What needs to be done
Please change every "camera" in the entries below to "observer" and give them again with nothing else altered. Leave the pictures out of your answer.

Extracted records
════════════════

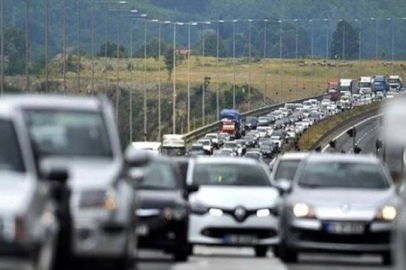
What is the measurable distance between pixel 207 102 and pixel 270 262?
6669 inches

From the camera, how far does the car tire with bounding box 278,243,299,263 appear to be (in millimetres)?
28723

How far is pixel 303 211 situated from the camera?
28.4 meters

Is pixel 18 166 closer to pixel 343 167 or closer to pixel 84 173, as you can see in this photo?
pixel 84 173

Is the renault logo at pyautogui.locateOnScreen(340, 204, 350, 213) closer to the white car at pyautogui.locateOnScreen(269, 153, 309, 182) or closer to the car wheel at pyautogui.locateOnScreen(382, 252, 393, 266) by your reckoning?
the car wheel at pyautogui.locateOnScreen(382, 252, 393, 266)

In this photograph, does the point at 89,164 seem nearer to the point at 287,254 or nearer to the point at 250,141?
the point at 287,254

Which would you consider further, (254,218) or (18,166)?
(254,218)

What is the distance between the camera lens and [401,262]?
20.7m

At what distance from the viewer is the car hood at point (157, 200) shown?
28812mm

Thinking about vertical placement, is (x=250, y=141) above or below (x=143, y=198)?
below

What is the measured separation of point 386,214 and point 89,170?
8.02m

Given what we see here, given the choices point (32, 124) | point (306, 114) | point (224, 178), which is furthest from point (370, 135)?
point (32, 124)

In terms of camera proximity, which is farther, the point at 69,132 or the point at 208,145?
the point at 208,145

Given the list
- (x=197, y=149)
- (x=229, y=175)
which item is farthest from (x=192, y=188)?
(x=197, y=149)

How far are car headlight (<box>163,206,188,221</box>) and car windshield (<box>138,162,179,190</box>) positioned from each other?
3.46ft
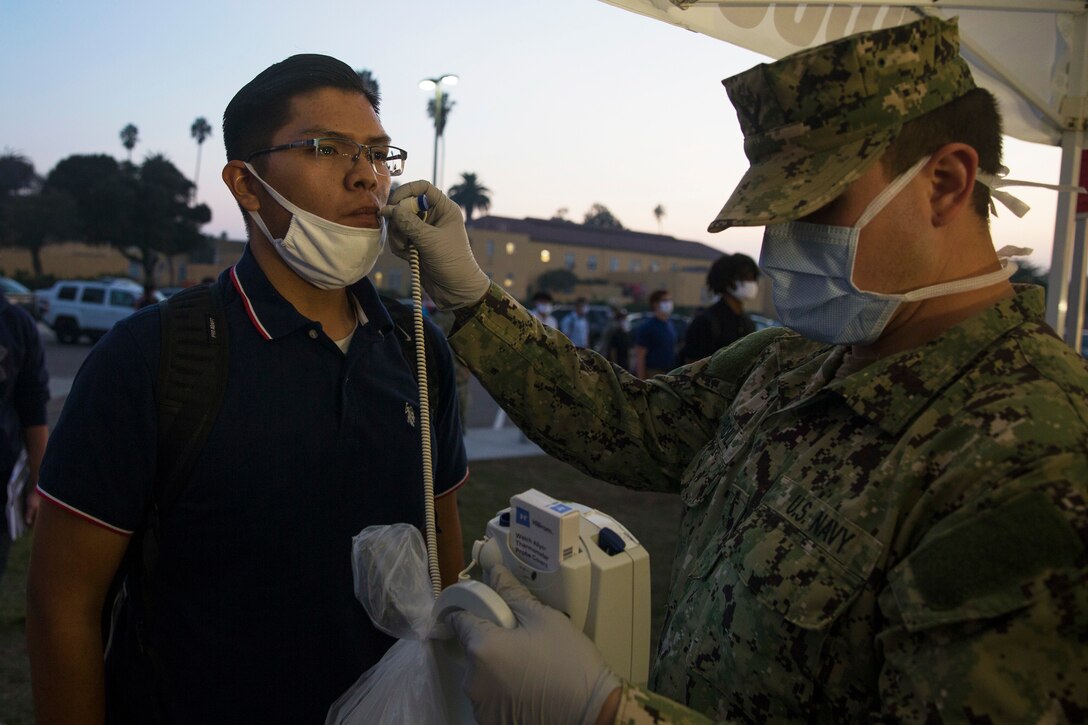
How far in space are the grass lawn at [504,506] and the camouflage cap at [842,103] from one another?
3234mm

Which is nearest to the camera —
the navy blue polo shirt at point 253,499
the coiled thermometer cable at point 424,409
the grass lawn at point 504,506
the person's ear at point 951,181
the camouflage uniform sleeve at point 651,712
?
the camouflage uniform sleeve at point 651,712

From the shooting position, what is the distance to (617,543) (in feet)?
4.40

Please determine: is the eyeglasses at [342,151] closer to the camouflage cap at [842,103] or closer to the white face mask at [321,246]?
the white face mask at [321,246]

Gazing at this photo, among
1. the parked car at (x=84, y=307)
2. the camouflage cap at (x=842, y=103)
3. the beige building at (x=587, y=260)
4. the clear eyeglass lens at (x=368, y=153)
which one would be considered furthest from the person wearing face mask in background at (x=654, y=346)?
the beige building at (x=587, y=260)

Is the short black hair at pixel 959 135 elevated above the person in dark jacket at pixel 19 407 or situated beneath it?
elevated above

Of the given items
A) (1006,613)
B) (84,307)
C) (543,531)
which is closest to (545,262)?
(84,307)

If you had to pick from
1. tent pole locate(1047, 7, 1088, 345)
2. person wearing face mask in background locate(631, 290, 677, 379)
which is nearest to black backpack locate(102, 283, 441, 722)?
tent pole locate(1047, 7, 1088, 345)

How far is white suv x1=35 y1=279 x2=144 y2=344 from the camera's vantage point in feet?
67.4

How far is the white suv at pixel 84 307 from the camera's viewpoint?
67.4 ft

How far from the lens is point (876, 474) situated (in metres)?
1.22

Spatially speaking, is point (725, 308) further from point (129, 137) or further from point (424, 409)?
point (129, 137)

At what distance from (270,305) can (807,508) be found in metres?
1.24

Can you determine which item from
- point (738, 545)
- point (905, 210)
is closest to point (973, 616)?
point (738, 545)

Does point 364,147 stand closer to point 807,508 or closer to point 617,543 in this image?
point 617,543
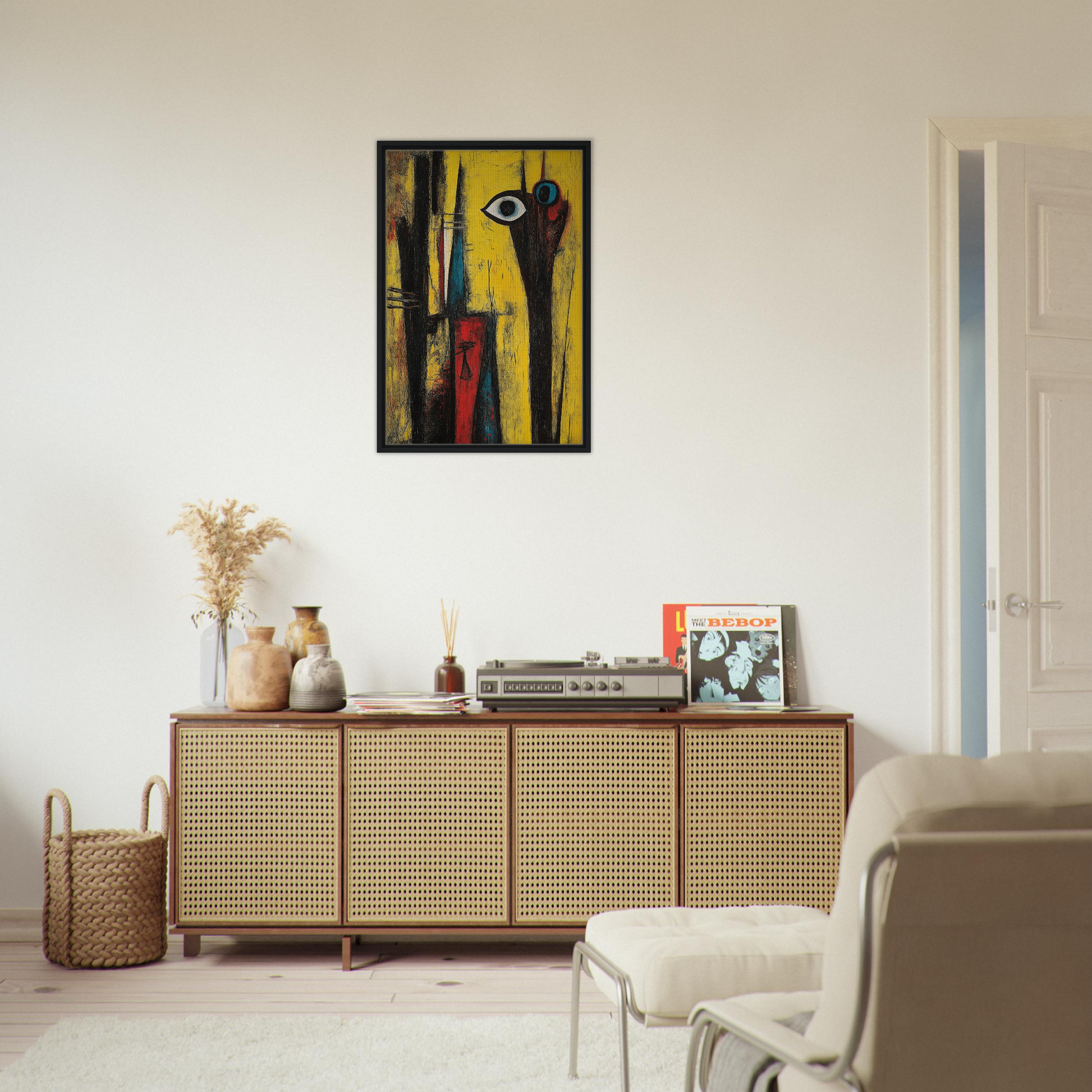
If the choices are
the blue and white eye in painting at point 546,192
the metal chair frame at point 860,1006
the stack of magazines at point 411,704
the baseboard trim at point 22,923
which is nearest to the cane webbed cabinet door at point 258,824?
the stack of magazines at point 411,704

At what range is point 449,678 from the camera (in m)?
3.31

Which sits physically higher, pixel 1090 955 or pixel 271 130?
pixel 271 130

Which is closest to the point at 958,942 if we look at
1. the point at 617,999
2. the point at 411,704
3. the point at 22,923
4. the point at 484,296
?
the point at 617,999

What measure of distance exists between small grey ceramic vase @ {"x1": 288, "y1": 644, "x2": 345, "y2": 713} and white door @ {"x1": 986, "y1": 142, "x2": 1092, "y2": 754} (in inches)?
80.0

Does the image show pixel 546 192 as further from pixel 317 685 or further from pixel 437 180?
pixel 317 685

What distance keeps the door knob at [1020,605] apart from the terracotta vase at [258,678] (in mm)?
2243

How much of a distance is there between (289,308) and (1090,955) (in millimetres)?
3028

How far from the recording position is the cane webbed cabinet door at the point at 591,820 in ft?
10.1

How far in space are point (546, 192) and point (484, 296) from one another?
41 centimetres

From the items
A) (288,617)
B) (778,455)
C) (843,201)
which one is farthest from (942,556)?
(288,617)

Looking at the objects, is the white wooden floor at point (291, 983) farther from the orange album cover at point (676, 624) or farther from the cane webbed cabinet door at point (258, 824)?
the orange album cover at point (676, 624)

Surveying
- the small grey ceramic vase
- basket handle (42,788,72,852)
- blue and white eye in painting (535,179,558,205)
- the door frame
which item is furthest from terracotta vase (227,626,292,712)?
the door frame

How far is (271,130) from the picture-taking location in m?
3.56

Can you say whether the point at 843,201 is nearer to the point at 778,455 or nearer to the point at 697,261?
the point at 697,261
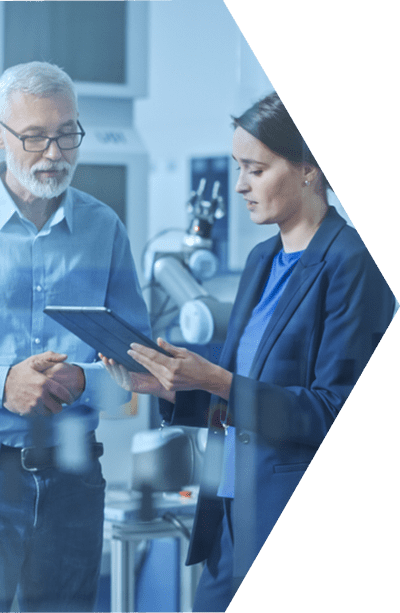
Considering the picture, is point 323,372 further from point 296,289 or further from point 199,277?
point 199,277

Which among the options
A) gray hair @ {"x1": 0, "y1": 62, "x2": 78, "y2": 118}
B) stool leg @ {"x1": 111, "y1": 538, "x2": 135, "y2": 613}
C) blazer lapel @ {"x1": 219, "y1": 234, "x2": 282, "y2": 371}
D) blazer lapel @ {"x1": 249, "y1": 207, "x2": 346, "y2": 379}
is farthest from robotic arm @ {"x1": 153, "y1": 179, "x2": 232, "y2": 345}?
stool leg @ {"x1": 111, "y1": 538, "x2": 135, "y2": 613}

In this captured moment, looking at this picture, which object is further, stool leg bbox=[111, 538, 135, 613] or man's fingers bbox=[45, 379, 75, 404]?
stool leg bbox=[111, 538, 135, 613]

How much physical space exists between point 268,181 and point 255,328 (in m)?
0.35

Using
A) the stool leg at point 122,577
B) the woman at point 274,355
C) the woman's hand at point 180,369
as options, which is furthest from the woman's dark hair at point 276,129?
the stool leg at point 122,577

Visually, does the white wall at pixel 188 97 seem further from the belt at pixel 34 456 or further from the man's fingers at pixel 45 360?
the belt at pixel 34 456

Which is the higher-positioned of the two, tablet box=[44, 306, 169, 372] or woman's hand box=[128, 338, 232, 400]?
tablet box=[44, 306, 169, 372]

════════════════

Finished task
What is the measurable distance between pixel 207 102 and pixel 270 262?
6669 inches

From the observer, how far does the car tire with bounding box 278,243,299,263 appear to be (in millimetres)?
28723

How far is pixel 303 211 situated from the observer?
28.4 meters

Is pixel 18 166 closer to pixel 343 167 or closer to pixel 84 173, as you can see in this photo?
pixel 84 173

Is the renault logo at pyautogui.locateOnScreen(340, 204, 350, 213) closer to the white car at pyautogui.locateOnScreen(269, 153, 309, 182) or closer to the car wheel at pyautogui.locateOnScreen(382, 252, 393, 266) by your reckoning?
the car wheel at pyautogui.locateOnScreen(382, 252, 393, 266)

In this photograph, does the point at 89,164 seem nearer to the point at 287,254 or nearer to the point at 250,141?
the point at 287,254

Which would you consider further, (254,218) or (18,166)?
(254,218)

What is the distance between the observer lens and [401,262]?
20.7m

At what distance from the viewer is the car hood at point (157, 200) shown?
28812mm

Thinking about vertical placement, is (x=250, y=141) above or below (x=143, y=198)?
below

What is the measured separation of point 386,214 and point 89,170?
8.02m

Given what we see here, given the choices point (32, 124) | point (306, 114) | point (224, 178), which is furthest from point (370, 135)?
point (32, 124)

In terms of observer proximity, which is farther, the point at 69,132 or the point at 208,145?
the point at 208,145

Given the list
- (x=197, y=149)
- (x=229, y=175)
which item is farthest from (x=192, y=188)?
(x=197, y=149)

How far are car headlight (<box>163,206,188,221</box>) and car windshield (<box>138,162,179,190</box>) positioned from each other?
3.46ft
How far in space are the grass lawn at [504,506] and the camouflage cap at [842,103] from one another?
3234mm

Which is nearest to the observer —
the navy blue polo shirt at point 253,499
the coiled thermometer cable at point 424,409
the grass lawn at point 504,506
the person's ear at point 951,181
the camouflage uniform sleeve at point 651,712
?
the camouflage uniform sleeve at point 651,712

From the shooting position, what is the distance to (617,543) (in feet)?
4.40

Please determine: is the eyeglasses at [342,151] closer to the camouflage cap at [842,103] or closer to the white face mask at [321,246]?
the white face mask at [321,246]

Gazing at this photo, among
1. the parked car at (x=84, y=307)
2. the camouflage cap at (x=842, y=103)
3. the beige building at (x=587, y=260)
4. the clear eyeglass lens at (x=368, y=153)
which one would be considered furthest from the person wearing face mask in background at (x=654, y=346)?
the beige building at (x=587, y=260)

Is the short black hair at pixel 959 135 elevated above the person in dark jacket at pixel 19 407 or situated beneath it?
elevated above

Of the given items
A) (1006,613)
B) (84,307)
C) (543,531)
which is closest to (545,262)?
(84,307)

If you had to pick from
1. tent pole locate(1047, 7, 1088, 345)
2. person wearing face mask in background locate(631, 290, 677, 379)
which is nearest to black backpack locate(102, 283, 441, 722)?
tent pole locate(1047, 7, 1088, 345)

How far is white suv x1=35 y1=279 x2=144 y2=344 from the observer's vantage point in feet?
67.4

How far is the white suv at pixel 84 307 from the observer's viewpoint?
67.4 ft

How far from the lens is point (876, 474) situated (in metres)?
1.22

Spatially speaking, is point (725, 308) further from point (129, 137) or further from point (424, 409)?
point (129, 137)

At what distance from (270,305) can (807,508) be found in metres?
1.24

Can you determine which item from
- point (738, 545)
- point (905, 210)
is closest to point (973, 616)?
point (738, 545)

Does point 364,147 stand closer to point 807,508 or closer to point 617,543 in this image?
point 617,543
If the choices are
the blue and white eye in painting at point 546,192
the metal chair frame at point 860,1006
the stack of magazines at point 411,704
the baseboard trim at point 22,923
which is nearest to the cane webbed cabinet door at point 258,824?
the stack of magazines at point 411,704

At what range is point 449,678 from the observer (in m)?
3.31

Which sits physically higher, pixel 1090 955 or pixel 271 130?
pixel 271 130

Which is closest to the point at 958,942 if we look at
1. the point at 617,999
2. the point at 411,704
3. the point at 22,923
4. the point at 484,296
?
the point at 617,999

What measure of distance exists between small grey ceramic vase @ {"x1": 288, "y1": 644, "x2": 345, "y2": 713} and white door @ {"x1": 986, "y1": 142, "x2": 1092, "y2": 754} (in inches)?
80.0

Does the image show pixel 546 192 as further from pixel 317 685 or further from pixel 437 180?
pixel 317 685

What distance keeps the door knob at [1020,605] apart from the terracotta vase at [258,678] (in mm)?
2243

How much of a distance is there between (289,308) and (1090,955) (in millimetres)?
3028

How far from the recording position is the cane webbed cabinet door at the point at 591,820 in ft?
10.1

How far in space are point (546, 192) and point (484, 296) from one another?
41 centimetres

From the items
A) (288,617)
B) (778,455)
C) (843,201)
which one is farthest from (942,556)?
(288,617)

Looking at the objects, is the white wooden floor at point (291, 983) farther from the orange album cover at point (676, 624) or farther from the cane webbed cabinet door at point (258, 824)?
the orange album cover at point (676, 624)

Surveying
- the small grey ceramic vase
- basket handle (42,788,72,852)
- blue and white eye in painting (535,179,558,205)
- the door frame
which item is furthest from terracotta vase (227,626,292,712)?
the door frame

How far is (271,130) from the picture-taking location in m?
3.56

Can you say whether the point at 843,201 is nearer to the point at 778,455 or nearer to the point at 697,261?
the point at 697,261
Considering the picture, is point 323,372 further from point 296,289 or further from point 199,277?
point 199,277

Which among the options
A) gray hair @ {"x1": 0, "y1": 62, "x2": 78, "y2": 118}
B) stool leg @ {"x1": 111, "y1": 538, "x2": 135, "y2": 613}
C) blazer lapel @ {"x1": 219, "y1": 234, "x2": 282, "y2": 371}
D) blazer lapel @ {"x1": 249, "y1": 207, "x2": 346, "y2": 379}
is farthest from robotic arm @ {"x1": 153, "y1": 179, "x2": 232, "y2": 345}?
stool leg @ {"x1": 111, "y1": 538, "x2": 135, "y2": 613}

In this captured moment, looking at this picture, which object is further, stool leg bbox=[111, 538, 135, 613] or man's fingers bbox=[45, 379, 75, 404]?
stool leg bbox=[111, 538, 135, 613]

How much physical space exists between point 268,181 and point 255,328 (in m)?
0.35

Using
A) the stool leg at point 122,577
B) the woman at point 274,355
C) the woman's hand at point 180,369
as options, which is furthest from the woman's dark hair at point 276,129?
the stool leg at point 122,577

Visually, does the white wall at pixel 188 97 seem further from the belt at pixel 34 456 or further from the man's fingers at pixel 45 360?
the belt at pixel 34 456

Which is the higher-positioned of the two, tablet box=[44, 306, 169, 372] or woman's hand box=[128, 338, 232, 400]?
tablet box=[44, 306, 169, 372]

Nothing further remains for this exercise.